== Segment start ==

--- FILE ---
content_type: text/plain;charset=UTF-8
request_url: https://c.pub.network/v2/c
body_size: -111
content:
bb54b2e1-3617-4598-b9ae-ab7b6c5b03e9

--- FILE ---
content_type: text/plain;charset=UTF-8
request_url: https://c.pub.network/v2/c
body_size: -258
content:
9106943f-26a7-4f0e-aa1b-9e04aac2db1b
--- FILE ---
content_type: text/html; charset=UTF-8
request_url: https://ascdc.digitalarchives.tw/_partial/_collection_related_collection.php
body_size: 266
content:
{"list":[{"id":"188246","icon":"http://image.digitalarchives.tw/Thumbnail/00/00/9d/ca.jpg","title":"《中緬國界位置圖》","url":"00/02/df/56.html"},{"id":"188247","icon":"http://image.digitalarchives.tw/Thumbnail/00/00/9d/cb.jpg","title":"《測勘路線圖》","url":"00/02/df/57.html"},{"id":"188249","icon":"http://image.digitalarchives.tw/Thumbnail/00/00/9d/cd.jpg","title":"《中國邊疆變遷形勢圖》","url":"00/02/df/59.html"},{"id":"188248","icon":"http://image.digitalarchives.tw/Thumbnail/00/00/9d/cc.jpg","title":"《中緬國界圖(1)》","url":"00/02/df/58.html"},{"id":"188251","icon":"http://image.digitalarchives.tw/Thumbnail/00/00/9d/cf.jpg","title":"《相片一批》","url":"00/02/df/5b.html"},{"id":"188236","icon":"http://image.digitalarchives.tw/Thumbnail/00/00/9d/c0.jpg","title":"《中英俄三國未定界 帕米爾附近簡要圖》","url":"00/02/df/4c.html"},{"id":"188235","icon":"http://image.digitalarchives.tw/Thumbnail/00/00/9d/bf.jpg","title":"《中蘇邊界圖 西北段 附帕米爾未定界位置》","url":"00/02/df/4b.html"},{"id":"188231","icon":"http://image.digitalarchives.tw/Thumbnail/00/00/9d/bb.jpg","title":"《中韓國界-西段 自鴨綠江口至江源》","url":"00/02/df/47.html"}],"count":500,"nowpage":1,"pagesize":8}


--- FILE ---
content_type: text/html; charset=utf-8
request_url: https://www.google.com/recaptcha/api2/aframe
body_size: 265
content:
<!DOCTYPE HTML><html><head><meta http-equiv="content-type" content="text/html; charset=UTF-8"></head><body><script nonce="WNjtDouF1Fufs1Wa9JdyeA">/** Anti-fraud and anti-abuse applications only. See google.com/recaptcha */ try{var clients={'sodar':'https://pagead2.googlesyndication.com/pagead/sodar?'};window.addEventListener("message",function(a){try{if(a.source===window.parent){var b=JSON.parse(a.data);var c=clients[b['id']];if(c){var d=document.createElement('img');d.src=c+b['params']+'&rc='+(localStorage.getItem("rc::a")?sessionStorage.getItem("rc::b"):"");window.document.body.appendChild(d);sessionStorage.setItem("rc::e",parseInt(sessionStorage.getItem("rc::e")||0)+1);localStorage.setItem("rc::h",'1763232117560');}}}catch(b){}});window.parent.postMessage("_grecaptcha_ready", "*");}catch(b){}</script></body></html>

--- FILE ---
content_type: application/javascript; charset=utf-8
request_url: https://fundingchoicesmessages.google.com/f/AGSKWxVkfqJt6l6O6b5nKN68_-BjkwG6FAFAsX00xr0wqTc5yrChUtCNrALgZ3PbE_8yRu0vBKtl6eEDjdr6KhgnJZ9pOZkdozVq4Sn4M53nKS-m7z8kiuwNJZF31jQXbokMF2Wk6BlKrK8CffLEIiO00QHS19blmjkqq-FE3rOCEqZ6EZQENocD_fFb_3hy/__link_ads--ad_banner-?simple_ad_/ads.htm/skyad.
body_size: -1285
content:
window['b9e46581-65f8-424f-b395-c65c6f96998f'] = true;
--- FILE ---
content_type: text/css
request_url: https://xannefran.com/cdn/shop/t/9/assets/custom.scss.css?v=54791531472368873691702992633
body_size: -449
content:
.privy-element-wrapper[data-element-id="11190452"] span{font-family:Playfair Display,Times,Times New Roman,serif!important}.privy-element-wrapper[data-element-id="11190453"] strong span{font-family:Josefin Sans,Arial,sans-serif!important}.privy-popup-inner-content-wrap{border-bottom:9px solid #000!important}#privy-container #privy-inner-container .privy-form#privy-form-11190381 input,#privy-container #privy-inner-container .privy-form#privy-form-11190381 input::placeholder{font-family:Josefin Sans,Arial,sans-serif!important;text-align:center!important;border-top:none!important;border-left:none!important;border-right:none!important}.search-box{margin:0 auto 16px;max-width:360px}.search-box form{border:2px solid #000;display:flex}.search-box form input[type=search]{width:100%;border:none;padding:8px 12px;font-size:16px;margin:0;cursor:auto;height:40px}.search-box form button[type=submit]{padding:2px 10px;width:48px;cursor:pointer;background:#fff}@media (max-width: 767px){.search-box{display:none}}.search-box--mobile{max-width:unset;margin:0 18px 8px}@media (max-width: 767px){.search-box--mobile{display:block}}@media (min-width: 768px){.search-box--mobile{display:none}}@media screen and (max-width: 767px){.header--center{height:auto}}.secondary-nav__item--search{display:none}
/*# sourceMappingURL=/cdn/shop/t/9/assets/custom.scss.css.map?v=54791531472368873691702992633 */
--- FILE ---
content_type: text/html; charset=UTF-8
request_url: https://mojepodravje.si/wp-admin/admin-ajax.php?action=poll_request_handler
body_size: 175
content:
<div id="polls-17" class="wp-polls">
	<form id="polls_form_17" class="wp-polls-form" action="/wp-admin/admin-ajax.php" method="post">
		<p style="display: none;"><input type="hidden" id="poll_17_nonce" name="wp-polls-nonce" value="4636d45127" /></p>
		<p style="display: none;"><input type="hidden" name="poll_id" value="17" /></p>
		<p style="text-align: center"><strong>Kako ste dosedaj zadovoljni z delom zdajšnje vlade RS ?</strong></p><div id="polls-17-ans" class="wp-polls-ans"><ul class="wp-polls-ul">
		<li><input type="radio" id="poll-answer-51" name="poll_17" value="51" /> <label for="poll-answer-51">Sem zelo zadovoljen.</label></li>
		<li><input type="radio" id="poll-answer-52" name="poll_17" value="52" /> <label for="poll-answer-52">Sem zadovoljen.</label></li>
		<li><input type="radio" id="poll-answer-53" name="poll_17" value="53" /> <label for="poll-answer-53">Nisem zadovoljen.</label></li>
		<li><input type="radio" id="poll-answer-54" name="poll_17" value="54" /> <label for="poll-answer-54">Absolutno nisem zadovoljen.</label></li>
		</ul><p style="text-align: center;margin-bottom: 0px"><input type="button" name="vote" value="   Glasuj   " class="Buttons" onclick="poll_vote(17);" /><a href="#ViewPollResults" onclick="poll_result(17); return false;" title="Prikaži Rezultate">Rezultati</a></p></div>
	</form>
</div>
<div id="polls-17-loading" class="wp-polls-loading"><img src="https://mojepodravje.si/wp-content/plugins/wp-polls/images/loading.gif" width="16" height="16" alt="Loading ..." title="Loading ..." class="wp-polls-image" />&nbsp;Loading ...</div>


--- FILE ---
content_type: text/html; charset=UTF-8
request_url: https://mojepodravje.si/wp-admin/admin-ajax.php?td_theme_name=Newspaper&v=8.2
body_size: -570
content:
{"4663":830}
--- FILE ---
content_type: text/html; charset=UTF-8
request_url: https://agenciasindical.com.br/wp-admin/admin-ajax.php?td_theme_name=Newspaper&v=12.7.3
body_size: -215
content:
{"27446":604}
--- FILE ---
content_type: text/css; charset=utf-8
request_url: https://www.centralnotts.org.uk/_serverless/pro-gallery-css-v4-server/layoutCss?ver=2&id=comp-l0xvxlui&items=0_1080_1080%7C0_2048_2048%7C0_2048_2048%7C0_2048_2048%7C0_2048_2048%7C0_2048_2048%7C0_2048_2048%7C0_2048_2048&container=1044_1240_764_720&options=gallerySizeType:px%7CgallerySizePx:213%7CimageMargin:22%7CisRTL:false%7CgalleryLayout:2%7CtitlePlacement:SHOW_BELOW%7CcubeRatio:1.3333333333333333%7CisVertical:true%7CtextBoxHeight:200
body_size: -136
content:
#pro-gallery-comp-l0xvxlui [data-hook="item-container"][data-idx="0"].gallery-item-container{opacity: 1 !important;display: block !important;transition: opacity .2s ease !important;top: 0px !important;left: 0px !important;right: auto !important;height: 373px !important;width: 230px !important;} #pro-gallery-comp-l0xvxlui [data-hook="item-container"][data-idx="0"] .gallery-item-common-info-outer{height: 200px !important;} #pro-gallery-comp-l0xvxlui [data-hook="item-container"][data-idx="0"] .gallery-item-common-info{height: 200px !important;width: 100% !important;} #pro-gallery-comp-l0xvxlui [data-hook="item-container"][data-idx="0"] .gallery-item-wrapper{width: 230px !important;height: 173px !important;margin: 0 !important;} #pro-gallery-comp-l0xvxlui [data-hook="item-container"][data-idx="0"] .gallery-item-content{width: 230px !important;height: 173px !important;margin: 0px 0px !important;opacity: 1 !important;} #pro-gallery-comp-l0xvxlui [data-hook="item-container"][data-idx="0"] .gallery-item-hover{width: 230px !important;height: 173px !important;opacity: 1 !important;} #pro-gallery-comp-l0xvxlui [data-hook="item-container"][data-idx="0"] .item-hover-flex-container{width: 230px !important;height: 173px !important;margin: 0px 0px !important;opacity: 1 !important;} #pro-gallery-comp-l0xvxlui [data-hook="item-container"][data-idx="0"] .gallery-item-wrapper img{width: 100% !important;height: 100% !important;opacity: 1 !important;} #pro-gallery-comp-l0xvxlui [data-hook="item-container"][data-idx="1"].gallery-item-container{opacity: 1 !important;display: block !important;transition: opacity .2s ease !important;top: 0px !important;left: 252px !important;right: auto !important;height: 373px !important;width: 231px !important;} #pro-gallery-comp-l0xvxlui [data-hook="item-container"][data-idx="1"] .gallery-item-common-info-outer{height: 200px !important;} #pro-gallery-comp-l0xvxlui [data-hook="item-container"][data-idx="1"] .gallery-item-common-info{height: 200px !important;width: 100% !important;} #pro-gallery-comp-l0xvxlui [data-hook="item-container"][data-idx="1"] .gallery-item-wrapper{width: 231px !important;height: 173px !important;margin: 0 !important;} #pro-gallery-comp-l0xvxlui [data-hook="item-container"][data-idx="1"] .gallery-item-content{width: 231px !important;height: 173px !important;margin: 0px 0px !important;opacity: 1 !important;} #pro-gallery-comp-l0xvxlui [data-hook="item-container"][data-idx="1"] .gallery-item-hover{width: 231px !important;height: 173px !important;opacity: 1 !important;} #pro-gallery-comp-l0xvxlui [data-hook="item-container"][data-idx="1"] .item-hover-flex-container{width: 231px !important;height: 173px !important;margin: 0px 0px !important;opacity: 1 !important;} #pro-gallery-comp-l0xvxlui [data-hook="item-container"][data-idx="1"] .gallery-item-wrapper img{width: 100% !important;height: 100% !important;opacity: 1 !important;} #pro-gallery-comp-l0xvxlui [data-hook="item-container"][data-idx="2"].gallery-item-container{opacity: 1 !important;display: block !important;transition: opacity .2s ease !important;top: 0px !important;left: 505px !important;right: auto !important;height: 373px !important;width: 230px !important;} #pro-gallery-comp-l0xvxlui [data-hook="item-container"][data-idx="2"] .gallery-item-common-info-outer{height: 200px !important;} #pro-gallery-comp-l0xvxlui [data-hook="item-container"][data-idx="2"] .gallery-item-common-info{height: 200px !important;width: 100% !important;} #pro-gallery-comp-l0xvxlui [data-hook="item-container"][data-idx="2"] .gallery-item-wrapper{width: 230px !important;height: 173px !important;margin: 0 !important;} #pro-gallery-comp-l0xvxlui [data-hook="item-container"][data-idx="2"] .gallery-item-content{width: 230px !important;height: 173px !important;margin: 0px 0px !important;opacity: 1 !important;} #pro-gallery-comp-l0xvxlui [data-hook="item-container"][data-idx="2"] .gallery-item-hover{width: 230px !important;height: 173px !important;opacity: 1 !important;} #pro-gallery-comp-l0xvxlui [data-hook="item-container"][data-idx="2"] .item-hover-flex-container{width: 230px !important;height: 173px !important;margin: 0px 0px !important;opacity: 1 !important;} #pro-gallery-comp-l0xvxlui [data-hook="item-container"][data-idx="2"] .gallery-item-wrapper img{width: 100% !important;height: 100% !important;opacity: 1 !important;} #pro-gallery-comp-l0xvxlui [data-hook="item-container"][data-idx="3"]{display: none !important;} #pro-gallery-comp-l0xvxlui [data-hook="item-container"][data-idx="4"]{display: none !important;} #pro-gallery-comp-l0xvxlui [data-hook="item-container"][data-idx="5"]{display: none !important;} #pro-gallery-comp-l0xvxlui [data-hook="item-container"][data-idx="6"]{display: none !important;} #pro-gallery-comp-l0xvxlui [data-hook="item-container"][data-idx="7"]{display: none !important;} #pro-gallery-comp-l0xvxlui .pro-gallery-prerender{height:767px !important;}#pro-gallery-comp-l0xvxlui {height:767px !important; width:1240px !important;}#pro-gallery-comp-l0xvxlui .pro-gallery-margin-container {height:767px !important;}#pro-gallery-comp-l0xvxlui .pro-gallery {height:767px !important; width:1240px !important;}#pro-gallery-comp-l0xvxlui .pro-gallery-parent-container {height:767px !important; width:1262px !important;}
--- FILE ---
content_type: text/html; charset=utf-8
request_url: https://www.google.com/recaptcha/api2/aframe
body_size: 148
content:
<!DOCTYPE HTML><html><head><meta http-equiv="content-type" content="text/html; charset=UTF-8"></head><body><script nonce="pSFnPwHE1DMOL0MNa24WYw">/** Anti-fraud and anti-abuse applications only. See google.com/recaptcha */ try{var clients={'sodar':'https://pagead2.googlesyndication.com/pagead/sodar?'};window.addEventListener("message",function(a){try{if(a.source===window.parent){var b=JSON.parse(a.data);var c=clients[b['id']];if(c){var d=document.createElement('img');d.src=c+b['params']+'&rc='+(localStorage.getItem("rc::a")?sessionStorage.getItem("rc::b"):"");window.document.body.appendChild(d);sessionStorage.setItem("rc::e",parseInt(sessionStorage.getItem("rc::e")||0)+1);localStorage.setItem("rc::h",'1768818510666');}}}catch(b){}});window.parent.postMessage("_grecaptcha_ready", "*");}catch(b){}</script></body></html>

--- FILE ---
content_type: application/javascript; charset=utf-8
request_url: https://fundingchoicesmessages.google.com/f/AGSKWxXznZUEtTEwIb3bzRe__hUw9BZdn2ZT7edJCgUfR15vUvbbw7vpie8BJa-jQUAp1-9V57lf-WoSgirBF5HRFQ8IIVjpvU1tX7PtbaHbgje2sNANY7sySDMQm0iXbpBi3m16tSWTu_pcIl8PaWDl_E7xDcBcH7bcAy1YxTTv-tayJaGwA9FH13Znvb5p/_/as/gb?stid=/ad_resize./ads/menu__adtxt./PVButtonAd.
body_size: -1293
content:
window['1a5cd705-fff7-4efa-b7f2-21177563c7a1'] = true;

== Segment end ==

■ REQUIRED ACTION: Sift the material for lines that include the word "answer", and copy each one.

■ RESPONSE BOX:
		<li><input type="radio" id="poll-answer-51" name="poll_17" value="51" /> <label for="poll-answer-51">Sem zelo zadovoljen.</label></li>
		<li><input type="radio" id="poll-answer-52" name="poll_17" value="52" /> <label for="poll-answer-52">Sem zadovoljen.</label></li>
		<li><input type="radio" id="poll-answer-53" name="poll_17" value="53" /> <label for="poll-answer-53">Nisem zadovoljen.</label></li>
		<li><input type="radio" id="poll-answer-54" name="poll_17" value="54" /> <label for="poll-answer-54">Absolutno nisem zadovoljen.</label></li>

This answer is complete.